Network F decides the salient regions on the input by using a gradient feedback and then these smaller regions are sent to network G to have better recognition performance.

Given an input image x, coarse network F is applied and then coarse representations of different regions of the given input is computed. These coarse representations are propagated to the top layers T and T computes the final output of the network which are the class predictions. An entropy measure is used to see that how each coerce representation effects the model's uncertainty leading that if a regions is salient then we expect to have large change of the uncertainty with respect to its representation.

We select top k input regions as salient by the hint of computed entropy changes then these regions are given to fine network G obtain finer representations. Eventually, we merge all the coarse, fine representations and give to top layers T again and get the final predictions.

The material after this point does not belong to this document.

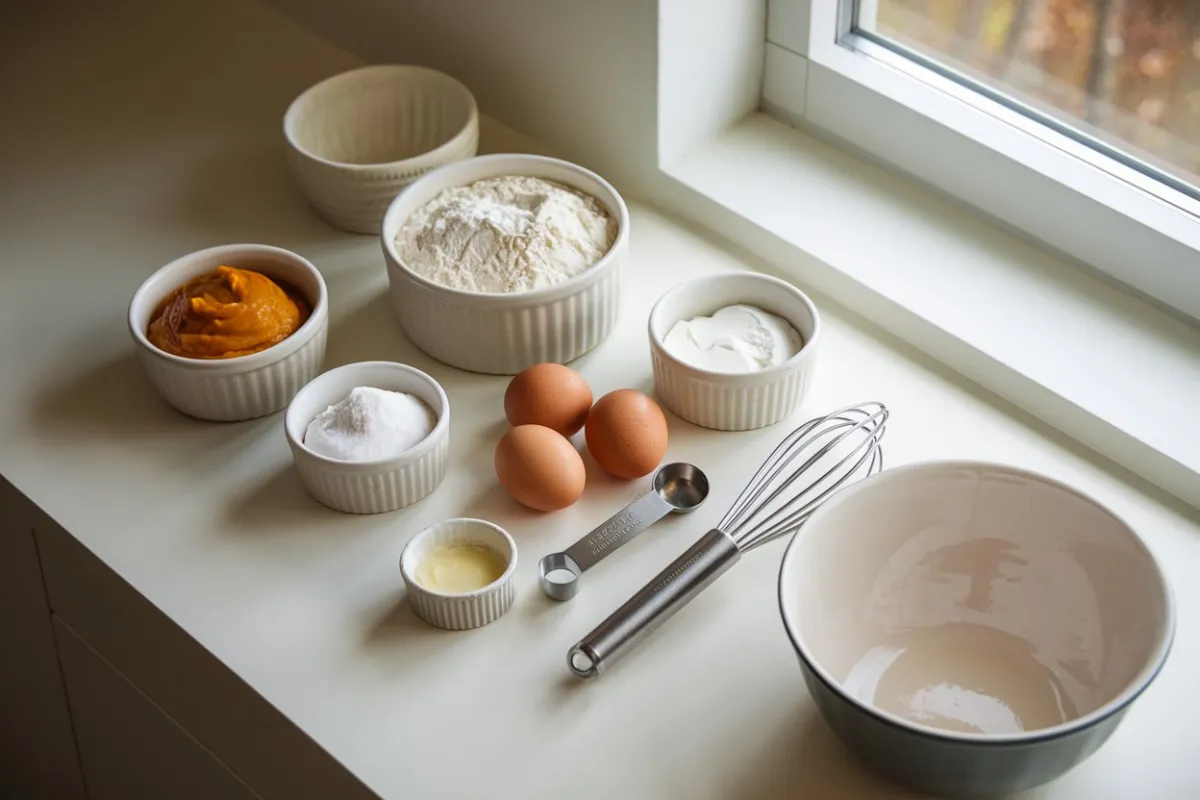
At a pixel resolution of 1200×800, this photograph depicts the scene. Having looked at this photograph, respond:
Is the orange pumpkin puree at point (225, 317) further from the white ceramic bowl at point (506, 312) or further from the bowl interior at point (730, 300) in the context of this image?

At the training time, all networks and layers trained simultaneously. However, still one might decide to train each network F and G separately by using the same top layers T.  Authors posits that the simultaneous training is useful to keep fine and coarse representations similar so that the final layers T do not struggle too much to learn from two difference representation distribution.

I only try to give the overlooked idea here, if you like to see more detail and dwell into formulas please see the paper.

My discussion: There are some other works using attention mechanisms to improve final performance. However, this work is limited with the small datasets and small spatial dimensions. I really like to see whether it is also usefule for large problems like ImageNet or even larger.

Another caveat is the datasets used for the expeirments are not so cluttered. Therefore, it is easy to detect salient regions, even with by some algrithmic techniques. Thus, still this method obscure to me in real life problems.